Podríamos pensar la filmografía de Wes Anderson como un recorrido estilizado sobre las diferentes relaciones de poder que se establecen entre los individuos, y cómo esas mismas relaciones los construyen como sujetos. Si lo pensamos en términos “foucaultianos”, podríamos ver en ese recorrido un tránsito desde relaciones de poder mucho más capilares, como lo familiar en Bottle Rocket (1996), con la dinámica hermandad entre Luke y Owen Wilson, o The Royal Tenembaums (2001), donde la identidad se forja alrededor de la excéntrica figura del padre. Luego, quedan instituciones ampliamente descriptas ya por su rol disciplinario, como la escuela en Rushmore (1998) o el estanco mundo de los rangos dentro de una embarcación en The Life Aquatic with Steve Zissou (2004), en el que la identidad de cada personaje está ampliamente condicionada por su rol en el barco. Anderson, sin embargo, aleja esta vez la lupa de esos micropoderes y ante él emerge el Estado: la figura estelar de Isle of Dogs (2018).

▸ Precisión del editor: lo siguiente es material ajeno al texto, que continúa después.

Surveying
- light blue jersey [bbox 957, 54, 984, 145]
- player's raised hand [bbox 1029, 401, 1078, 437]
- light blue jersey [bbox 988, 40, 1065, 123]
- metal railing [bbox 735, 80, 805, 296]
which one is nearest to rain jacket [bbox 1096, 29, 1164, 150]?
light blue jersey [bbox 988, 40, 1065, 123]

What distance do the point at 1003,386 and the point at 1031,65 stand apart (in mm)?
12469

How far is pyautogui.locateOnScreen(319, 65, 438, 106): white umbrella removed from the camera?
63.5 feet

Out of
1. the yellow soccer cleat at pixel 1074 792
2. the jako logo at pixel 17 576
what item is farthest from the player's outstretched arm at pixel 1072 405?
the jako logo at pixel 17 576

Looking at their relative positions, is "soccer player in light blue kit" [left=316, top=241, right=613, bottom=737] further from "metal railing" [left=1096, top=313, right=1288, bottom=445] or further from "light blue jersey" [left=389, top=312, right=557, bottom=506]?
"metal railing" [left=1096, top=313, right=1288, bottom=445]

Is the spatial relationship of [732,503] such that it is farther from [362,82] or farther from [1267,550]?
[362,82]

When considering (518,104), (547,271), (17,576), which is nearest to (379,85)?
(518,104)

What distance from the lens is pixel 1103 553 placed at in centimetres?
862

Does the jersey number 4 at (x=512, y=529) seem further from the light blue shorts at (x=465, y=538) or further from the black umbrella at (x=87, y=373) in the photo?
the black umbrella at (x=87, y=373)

Podríamos pensar la filmografía de Wes Anderson como un recorrido estilizado sobre las diferentes relaciones de poder que se establecen entre los individuos, y cómo esas mismas relaciones los construyen como sujetos.
Si bien Anderson ya había abordado tangencialmente el tema de los totalitarismos en el siglo XX con The Grand Budapest Hotel (2014), la apuesta de Isle of Dogs es más ambiciosa, ya que pareciera querer dialogar directamente con la intolerancia y la xenofobia que se adjudican como únicos rasgos distintivos de la administración de Donald Trump. El mecanismo que utiliza Anderson para movilizar su denuncia no puede sorprender a casi nadie a esta altura, ya que en una metáfora demasiado transparente nos ubica en el Japón del futuro, en la ficticia ciudad de Megasaki, donde el cruel intendente Kobayashi, miembro de una larga dinastía de gobernantes (claro ejemplo de lo que Anderson plantea como democracia disminuida), ante un brote de enfermedades caninas que amenaza con contagiar a los humanos, decide ignorar toda evidencia científica y exiliar a todos los perros. Lo que sigue a partir de ahí es todavía más obvio: una isla de basura, campos de concentración y el exterminio con gas (de wasabi).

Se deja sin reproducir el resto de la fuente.